Format the entries as a numbered list, running from the start of the entries up to and including the line with "43.1 inches". Leave out the blank lines.

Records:
○ ○ ○ ○ ○ ○ ○

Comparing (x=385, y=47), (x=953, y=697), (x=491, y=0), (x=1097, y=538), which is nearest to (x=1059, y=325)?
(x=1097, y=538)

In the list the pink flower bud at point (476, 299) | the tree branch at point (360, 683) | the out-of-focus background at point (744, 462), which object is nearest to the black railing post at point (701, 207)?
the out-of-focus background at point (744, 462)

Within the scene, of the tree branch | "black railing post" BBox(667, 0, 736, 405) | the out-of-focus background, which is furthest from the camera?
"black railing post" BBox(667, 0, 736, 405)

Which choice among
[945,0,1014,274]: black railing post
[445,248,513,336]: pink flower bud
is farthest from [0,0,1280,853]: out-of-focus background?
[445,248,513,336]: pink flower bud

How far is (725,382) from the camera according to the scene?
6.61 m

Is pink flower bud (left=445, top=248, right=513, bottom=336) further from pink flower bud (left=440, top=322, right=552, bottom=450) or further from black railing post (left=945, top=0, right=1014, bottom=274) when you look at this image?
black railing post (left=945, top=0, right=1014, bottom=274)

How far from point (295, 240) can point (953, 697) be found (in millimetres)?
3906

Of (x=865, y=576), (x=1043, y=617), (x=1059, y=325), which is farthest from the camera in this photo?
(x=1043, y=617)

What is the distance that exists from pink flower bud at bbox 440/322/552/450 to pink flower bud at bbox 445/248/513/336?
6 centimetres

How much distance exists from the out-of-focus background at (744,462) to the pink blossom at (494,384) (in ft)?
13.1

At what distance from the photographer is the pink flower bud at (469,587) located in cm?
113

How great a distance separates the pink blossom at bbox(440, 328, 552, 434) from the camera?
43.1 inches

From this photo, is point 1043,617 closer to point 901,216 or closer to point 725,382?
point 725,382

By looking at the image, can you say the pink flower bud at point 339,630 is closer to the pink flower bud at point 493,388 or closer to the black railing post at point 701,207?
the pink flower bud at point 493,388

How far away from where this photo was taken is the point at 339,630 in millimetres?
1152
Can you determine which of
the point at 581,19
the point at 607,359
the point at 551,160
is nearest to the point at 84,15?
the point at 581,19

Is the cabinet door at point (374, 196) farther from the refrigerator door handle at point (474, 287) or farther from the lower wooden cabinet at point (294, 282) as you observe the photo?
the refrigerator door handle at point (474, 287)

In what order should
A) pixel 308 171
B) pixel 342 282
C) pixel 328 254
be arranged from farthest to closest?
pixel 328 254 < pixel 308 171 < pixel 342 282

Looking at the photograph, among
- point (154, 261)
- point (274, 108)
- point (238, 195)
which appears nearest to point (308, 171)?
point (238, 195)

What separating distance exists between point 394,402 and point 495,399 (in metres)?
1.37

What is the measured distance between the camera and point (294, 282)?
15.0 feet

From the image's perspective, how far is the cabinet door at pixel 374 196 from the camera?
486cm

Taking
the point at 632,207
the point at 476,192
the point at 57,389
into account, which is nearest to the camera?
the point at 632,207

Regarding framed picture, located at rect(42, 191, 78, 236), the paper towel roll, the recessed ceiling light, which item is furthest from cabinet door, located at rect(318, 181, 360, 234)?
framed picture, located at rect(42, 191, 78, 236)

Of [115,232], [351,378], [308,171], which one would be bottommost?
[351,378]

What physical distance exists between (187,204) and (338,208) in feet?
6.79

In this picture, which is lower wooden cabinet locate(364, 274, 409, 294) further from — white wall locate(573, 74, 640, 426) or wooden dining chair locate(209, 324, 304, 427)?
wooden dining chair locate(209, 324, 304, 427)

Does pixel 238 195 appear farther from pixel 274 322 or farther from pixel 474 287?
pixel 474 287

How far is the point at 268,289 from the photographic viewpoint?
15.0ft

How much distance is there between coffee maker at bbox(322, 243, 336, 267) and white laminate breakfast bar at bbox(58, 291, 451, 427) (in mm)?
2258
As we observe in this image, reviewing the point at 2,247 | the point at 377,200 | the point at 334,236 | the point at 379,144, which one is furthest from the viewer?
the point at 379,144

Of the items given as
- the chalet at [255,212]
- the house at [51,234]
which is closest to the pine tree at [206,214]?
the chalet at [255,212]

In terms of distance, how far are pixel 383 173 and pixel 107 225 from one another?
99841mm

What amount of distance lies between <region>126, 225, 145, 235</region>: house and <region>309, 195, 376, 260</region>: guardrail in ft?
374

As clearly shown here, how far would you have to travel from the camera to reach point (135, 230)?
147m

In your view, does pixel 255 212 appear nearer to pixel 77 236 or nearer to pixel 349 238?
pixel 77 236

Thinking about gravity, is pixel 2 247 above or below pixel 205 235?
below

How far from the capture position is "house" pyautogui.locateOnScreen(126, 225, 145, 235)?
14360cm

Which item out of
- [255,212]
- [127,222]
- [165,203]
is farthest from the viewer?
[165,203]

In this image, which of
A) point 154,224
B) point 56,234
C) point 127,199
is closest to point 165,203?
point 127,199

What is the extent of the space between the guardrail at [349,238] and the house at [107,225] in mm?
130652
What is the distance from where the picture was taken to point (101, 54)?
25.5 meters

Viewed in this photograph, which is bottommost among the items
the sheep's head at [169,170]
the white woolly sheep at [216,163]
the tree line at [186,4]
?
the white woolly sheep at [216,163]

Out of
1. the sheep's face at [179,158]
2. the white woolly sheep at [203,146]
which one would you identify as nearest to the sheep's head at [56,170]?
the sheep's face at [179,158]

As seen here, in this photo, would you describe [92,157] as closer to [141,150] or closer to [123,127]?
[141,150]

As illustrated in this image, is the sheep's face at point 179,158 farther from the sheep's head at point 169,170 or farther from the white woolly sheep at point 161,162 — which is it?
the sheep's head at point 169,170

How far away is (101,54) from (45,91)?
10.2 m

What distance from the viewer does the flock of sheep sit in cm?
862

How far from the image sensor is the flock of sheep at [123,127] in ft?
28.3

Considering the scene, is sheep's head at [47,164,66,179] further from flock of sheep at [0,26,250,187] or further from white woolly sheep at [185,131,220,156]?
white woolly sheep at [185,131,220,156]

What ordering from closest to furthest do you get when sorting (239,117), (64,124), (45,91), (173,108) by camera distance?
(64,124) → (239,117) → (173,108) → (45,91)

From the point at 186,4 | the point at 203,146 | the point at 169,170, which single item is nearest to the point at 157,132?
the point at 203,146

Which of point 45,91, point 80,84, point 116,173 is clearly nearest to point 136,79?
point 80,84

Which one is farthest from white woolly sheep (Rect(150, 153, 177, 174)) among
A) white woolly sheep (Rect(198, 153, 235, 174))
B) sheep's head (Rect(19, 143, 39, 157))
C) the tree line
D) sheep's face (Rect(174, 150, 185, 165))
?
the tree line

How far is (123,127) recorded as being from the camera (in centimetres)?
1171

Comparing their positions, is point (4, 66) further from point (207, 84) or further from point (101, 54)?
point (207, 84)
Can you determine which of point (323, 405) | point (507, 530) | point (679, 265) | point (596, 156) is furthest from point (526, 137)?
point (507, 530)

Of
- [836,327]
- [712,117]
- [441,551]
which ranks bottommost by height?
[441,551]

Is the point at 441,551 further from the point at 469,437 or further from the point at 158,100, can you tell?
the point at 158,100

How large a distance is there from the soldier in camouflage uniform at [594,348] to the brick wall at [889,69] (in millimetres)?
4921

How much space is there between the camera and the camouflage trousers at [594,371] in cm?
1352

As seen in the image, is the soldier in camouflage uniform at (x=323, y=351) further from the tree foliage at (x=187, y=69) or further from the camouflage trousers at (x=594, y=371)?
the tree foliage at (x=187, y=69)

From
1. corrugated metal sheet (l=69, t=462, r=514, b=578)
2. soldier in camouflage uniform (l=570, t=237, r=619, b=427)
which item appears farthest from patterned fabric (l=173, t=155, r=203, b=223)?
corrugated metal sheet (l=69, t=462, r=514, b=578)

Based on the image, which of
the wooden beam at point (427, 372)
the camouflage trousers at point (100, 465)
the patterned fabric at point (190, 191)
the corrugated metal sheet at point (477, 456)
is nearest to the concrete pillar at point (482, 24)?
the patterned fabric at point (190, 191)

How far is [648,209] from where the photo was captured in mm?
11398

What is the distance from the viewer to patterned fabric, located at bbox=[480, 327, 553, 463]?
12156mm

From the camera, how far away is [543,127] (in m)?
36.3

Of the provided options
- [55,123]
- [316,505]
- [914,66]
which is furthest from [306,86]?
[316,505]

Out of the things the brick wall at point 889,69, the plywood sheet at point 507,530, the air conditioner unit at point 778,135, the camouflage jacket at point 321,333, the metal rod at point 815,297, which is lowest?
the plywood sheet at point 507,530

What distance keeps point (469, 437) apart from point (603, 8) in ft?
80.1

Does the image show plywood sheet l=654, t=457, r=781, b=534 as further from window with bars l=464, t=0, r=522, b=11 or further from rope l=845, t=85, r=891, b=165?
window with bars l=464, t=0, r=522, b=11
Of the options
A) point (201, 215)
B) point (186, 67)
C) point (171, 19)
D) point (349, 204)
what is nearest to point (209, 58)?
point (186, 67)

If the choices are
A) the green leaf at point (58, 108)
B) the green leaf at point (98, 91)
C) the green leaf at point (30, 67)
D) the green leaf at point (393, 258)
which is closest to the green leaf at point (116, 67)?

○ ○ ○ ○ ○ ○ ○

__In response__.
1. Comparing (x=385, y=47), (x=953, y=697), (x=491, y=0), (x=1097, y=538), which is nearest to (x=1059, y=325)?
2. (x=1097, y=538)
3. In the list the pink flower bud at point (476, 299) | the tree branch at point (360, 683) | the out-of-focus background at point (744, 462), which object is nearest to the black railing post at point (701, 207)?
4. the out-of-focus background at point (744, 462)
5. Within the scene, of the tree branch | "black railing post" BBox(667, 0, 736, 405) | the out-of-focus background, which is furthest from the camera?
6. "black railing post" BBox(667, 0, 736, 405)
7. Which choice among
8. [945,0,1014,274]: black railing post
9. [445,248,513,336]: pink flower bud
10. is farthest from [0,0,1280,853]: out-of-focus background?
11. [445,248,513,336]: pink flower bud
12. How far is (725,382) from the camera according to the scene?
13. 6.61 m
14. Is pink flower bud (left=445, top=248, right=513, bottom=336) further from pink flower bud (left=440, top=322, right=552, bottom=450) or further from black railing post (left=945, top=0, right=1014, bottom=274) when you look at this image?
15. black railing post (left=945, top=0, right=1014, bottom=274)
16. How far from point (295, 240) can point (953, 697) be found (in millimetres)?
17. 3906
18. Of (x=865, y=576), (x=1043, y=617), (x=1059, y=325), which is farthest from the camera in this photo?
19. (x=1043, y=617)
20. What is the distance that exists from pink flower bud at bbox 440/322/552/450 to pink flower bud at bbox 445/248/513/336?
21. 6 centimetres
22. How much distance exists from the out-of-focus background at (744,462) to the pink blossom at (494,384) (in ft)?
23. 13.1
24. At what distance from the photographer is the pink flower bud at (469,587) located in cm?
25. 113
26. How great a distance separates the pink blossom at bbox(440, 328, 552, 434) from the camera?
27. 43.1 inches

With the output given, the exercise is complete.